%%

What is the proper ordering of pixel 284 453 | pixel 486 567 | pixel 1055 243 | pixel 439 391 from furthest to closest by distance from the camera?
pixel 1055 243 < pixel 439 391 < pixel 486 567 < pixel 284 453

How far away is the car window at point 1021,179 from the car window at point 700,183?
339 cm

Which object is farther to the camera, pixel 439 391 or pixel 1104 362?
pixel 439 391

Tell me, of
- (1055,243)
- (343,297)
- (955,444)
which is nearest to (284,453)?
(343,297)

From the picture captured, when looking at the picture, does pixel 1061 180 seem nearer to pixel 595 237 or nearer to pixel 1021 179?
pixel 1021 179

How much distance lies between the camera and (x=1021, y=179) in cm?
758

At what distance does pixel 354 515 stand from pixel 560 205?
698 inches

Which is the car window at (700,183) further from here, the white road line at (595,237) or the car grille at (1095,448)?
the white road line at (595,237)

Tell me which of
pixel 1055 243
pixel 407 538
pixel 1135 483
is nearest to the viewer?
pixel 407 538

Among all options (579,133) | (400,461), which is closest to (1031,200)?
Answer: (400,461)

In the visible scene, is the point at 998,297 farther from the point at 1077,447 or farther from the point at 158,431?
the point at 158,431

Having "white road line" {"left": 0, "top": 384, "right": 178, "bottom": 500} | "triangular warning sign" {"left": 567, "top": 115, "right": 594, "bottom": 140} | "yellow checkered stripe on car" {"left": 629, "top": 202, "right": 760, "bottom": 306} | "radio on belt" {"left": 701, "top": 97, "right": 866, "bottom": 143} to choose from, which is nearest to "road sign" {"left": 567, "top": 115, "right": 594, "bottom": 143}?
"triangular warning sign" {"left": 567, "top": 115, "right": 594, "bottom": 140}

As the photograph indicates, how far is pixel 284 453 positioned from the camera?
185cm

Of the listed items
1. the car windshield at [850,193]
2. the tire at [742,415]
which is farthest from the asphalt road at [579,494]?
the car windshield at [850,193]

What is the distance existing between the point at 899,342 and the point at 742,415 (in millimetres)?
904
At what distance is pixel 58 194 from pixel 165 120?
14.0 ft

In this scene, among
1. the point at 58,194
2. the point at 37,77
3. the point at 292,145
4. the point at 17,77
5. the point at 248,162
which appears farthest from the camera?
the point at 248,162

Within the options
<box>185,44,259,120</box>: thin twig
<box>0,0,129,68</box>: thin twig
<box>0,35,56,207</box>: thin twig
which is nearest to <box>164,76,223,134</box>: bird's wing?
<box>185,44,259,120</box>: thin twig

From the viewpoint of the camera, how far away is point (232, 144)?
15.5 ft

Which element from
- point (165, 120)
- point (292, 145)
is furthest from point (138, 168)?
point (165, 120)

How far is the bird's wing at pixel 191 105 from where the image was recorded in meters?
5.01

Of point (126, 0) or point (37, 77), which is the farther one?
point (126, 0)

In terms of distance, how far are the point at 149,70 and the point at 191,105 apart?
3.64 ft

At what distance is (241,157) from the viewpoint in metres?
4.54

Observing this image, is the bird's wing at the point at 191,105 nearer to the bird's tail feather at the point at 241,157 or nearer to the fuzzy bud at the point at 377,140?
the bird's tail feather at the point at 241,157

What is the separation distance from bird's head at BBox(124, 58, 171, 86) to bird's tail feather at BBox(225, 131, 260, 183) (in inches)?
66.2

%%

→ **Problem to work on**
Put the item lines into a Markdown table with the columns "Row" and "Text", starting with the line containing "What is the separation" and going on through the end of the items. Number each row, and omit blank lines.

→ **Right answer**
| Row | Text |
|---|---|
| 1 | What is the separation distance from bird's head at BBox(124, 58, 171, 86) to bird's tail feather at BBox(225, 131, 260, 183) (in inches)? |
| 2 | 66.2 |